Records to use -
------------------------------------------------
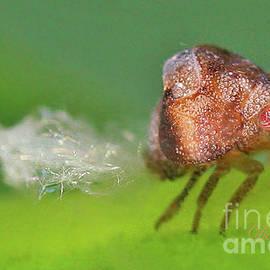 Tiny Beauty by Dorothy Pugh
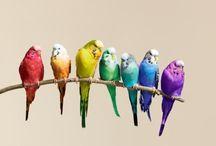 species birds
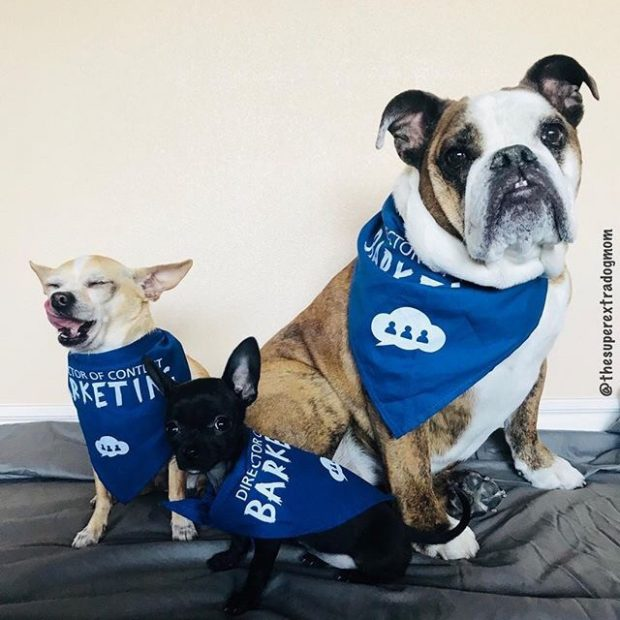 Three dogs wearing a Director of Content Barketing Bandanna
------------------------------------------------
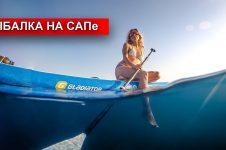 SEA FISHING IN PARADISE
------------------------------------------------
Exercise details -
Go to the line above holding "species birds", then copy exactly each line down to and including the one holding "Three dogs wearing", leaving pictures out.

Expected answer -
 species birds
 Three dogs wearing a Director of Content Barketing Bandanna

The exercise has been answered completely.